Wall Street Unafraid of U.S. Debt Limit Threat

WASHINGTON (Reuters) —
FILE - In this July 6, 2015, file photo, American flags fly at the New York Stock Exchange on Wall Street. European stocks were flat ahead of a European Central Bank policy meeting on Thursday, Oct. 22, 2015, and Asian markets outside China were mostly lower after disappointing U.S. earnings reports dented investor sentiment. (AP Photo/Mark Lennihan, File)
American flags fly at the New York Stock Exchange on Wall Street. (AP Photo/Mark Lennihan, File)

Wall Street trembled when Republicans first began threatening to force the United States into default by not raising the federal debt limit, but after four years of fiscal standoffs, the threat looks increasingly like a bluff and traders are calling that bluff.

Analysis conducted by Reuters, tracking short-term Treasury yields, credit default swaps, and market volatility data, showed traders are increasingly less likely to respond to repeated ultimatums from Republicans in the U.S. Congress about the debt limit. That could spell trouble in the future if politicians expect negligible market consequences from the unprecedented default they hope to trigger, but some analysts doubt it will come to that. “The near-death experience we had in 2011 has given us the sense that we’re not going to do that again,” said Mark Vitner, senior economist at Wells Fargo Securities in Charlotte, North Carolina. “It’s taken some of the fear out of the market.”

For now, after five years of fighting, the debt limit battles on Capitol Hill have gone quiet. That’s due to a 17-month truce forged by former U.S. House of Representatives Speaker John Boehner just before he resigned a few weeks ago.

As Boehner had hoped, that has silenced the issue during the 2016 presidential and congressional election campaigns. But hostilities could be renewed in mid-March 2017, just as the next U.S. president will be settling into the White House. Indeed, some Republican fiscal hawks are itching for another chance to demand cuts in federal spending as a condition for raising the debt limit, saying Boehner sold them out.

The United States is one of few nations worldwide in which the legislature must approve periodic increases in the legal limit on how much money the federal government can borrow.

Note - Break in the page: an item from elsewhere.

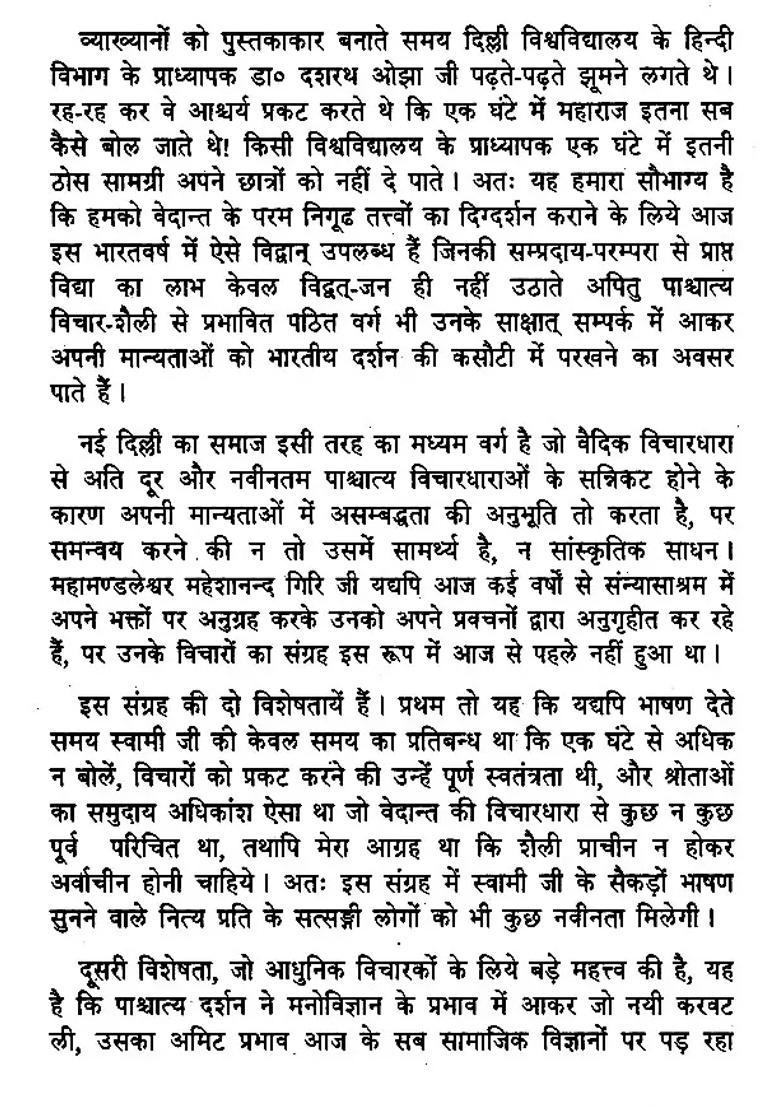 Towards Humanity Collection Of Sermons Of Shrimatparamhansaparivrajakacharya Shriniranjanpeethadhishwar Mahamandaleshwar Maheshanand Giri Ji Maharaj - Indya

Until recent years, Congress generally rubber-stamped such approvals. When Republicans started threatening to force a federal default if their demands for reduced government spending were not met, the goal was to scare their political rivals. As it turned out, the Democrats never flinched, but the markets did.

In August 2011, Republican congressmen demanded that the projected federal budget deficit be cut by $4 trillion over 10 years or they would not vote to raise the debt limit. Democrats, defending pet spending programs, resisted. Talks to end the dispute collapsed and the U.S. Treasury came close to the first debt default in U.S. history.

The default was averted thanks to a last-minute deal that was soon followed by Standard and Poor’s decision to cut the U.S. credit rating below its top tier for the first time. This episode triggered the highest reading in the CBOE Volatility Index (VIX) since the 2008-2009 financial crisis. The VIX is sometimes referred to as the fear index. In October 2013, when another debt-limit fight coincided with a 17-day government shutdown, the effect on the VIX was more muted. Just a month ago, another episode barely registered on it.

A similar pattern of declining market impact is evident in yields on one-month Treasury bills, the debt security most vulnerable to short-term payments disruptions. Closing yields, measured in thousandths of a percentage point in recent years (since short-term rates are effectively at zero,) spiked to just under two-tenths of a percentage point during the 2011 episode. They jumped to a third of a point during the 2013 shutdown as uncertainty reigned, but this year’s debt limit debate in late October saw a rise of only a tenth of a point.

Spikes in the cost of insuring U.S. government debt against default also moderated with each recurring dispute, even in 2013, for both one-year and five-year credit default swaps.